_EXERCISE AIM_: Starting from the line containing "In the scene, which of", write out every remaining line exactly, the last one included.

_DATA PROVIDED_:
((

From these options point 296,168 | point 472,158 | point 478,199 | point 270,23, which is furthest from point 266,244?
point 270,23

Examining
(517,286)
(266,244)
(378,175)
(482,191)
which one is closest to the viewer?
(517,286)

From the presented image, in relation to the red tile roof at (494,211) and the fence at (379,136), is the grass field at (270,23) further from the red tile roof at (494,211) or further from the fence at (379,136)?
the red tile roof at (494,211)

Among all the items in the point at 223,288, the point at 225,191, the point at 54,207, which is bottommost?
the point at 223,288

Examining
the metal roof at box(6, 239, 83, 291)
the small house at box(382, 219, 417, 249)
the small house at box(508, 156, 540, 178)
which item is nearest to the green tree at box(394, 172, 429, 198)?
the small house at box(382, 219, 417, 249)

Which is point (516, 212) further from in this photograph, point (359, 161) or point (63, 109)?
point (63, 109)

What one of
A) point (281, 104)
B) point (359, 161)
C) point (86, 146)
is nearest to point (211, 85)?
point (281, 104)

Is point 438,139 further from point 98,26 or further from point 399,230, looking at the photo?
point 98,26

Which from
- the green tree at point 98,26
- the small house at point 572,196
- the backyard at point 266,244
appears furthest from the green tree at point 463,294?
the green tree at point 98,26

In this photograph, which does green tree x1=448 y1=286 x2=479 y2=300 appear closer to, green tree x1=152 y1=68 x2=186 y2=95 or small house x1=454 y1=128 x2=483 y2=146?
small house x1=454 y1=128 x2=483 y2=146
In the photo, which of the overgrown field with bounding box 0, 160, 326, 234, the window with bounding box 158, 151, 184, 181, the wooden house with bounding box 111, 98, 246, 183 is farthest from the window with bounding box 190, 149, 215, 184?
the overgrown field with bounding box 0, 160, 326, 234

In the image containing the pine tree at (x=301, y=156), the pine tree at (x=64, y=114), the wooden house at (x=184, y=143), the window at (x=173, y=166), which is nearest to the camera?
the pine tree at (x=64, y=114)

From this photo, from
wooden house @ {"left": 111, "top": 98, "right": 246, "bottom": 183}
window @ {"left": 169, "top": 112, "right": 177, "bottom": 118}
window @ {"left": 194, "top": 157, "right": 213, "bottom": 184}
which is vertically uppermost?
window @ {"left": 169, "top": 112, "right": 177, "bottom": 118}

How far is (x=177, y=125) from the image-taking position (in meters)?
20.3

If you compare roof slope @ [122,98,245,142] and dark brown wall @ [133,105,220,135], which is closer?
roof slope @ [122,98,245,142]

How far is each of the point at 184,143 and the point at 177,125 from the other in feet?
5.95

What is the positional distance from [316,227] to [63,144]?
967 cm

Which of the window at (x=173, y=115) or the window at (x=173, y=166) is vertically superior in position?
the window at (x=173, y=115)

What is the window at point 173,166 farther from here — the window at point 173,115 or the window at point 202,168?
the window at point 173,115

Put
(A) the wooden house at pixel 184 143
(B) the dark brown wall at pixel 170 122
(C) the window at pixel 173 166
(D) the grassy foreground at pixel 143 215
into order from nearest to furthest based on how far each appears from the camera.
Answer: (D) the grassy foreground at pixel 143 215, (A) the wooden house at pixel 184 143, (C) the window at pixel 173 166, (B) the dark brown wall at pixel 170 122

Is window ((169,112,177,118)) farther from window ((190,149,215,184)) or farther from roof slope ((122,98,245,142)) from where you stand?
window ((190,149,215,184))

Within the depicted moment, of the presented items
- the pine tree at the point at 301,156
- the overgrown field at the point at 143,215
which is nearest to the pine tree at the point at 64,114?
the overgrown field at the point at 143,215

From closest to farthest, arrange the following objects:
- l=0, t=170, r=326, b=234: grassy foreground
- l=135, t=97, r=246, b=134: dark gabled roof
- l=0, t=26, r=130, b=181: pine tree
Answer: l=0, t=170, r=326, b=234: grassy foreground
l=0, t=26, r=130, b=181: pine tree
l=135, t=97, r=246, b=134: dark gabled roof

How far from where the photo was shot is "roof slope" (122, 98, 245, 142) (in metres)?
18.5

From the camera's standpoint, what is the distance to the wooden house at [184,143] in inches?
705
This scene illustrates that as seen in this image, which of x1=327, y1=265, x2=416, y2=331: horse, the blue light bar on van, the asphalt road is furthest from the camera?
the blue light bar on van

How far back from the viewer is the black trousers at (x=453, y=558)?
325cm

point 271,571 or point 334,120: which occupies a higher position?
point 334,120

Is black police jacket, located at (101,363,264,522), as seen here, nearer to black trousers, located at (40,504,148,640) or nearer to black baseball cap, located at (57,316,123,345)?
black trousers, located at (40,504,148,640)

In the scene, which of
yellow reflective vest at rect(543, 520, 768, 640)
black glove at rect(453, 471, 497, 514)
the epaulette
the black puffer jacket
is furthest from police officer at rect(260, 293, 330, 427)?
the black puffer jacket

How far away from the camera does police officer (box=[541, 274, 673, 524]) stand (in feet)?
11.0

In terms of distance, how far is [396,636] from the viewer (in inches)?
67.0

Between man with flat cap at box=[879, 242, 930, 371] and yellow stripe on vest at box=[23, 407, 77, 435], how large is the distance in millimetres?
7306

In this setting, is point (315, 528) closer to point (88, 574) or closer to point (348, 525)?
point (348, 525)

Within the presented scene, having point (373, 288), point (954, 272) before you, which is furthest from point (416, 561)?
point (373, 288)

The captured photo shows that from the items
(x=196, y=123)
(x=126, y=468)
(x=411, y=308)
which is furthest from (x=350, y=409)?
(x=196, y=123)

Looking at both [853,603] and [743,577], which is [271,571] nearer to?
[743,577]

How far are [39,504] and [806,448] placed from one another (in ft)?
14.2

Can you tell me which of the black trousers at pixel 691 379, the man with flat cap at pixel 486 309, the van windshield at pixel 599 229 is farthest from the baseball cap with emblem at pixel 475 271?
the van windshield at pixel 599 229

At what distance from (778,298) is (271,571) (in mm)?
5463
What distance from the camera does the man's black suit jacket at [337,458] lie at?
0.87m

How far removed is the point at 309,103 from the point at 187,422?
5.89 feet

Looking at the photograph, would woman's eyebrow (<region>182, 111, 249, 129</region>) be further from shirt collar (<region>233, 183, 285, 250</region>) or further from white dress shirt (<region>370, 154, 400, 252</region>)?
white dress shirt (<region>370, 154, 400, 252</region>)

))

_TASK OUTPUT_:
In the scene, which of
yellow reflective vest at rect(543, 520, 768, 640)
black glove at rect(453, 471, 497, 514)
the epaulette
the black puffer jacket
is furthest from police officer at rect(260, 293, 330, 427)?
the black puffer jacket

How far away from the camera does police officer (box=[541, 274, 673, 524]) stand (in feet)?
11.0

In terms of distance, how far is [396,636] from the viewer (in inches)?
67.0

Between man with flat cap at box=[879, 242, 930, 371] and yellow stripe on vest at box=[23, 407, 77, 435], how large is the distance in millimetres?
7306

In this setting, is point (315, 528) closer to point (88, 574) or closer to point (348, 525)?
point (348, 525)

Within the presented scene, having point (373, 288), point (954, 272) before you, which is furthest from point (416, 561)?
point (373, 288)

The captured photo shows that from the items
(x=196, y=123)
(x=126, y=468)
(x=411, y=308)
which is furthest from (x=350, y=409)?
(x=196, y=123)

Looking at both [853,603] and [743,577], which is [271,571] nearer to?
[743,577]

How far are [39,504] and [806,448] placed from one another (in ft)?
14.2

Can you tell me which of the black trousers at pixel 691 379, the man with flat cap at pixel 486 309, the van windshield at pixel 599 229 is farthest from the baseball cap with emblem at pixel 475 271?
the van windshield at pixel 599 229

At what distance from (778,298) is (271,571) (in mm)?
5463
What distance from the camera does the man's black suit jacket at [337,458] lie at?
0.87m

How far removed is the point at 309,103 from the point at 187,422?
5.89 feet

Looking at the photograph, would woman's eyebrow (<region>182, 111, 249, 129</region>) be further from shirt collar (<region>233, 183, 285, 250</region>) or further from white dress shirt (<region>370, 154, 400, 252</region>)?
white dress shirt (<region>370, 154, 400, 252</region>)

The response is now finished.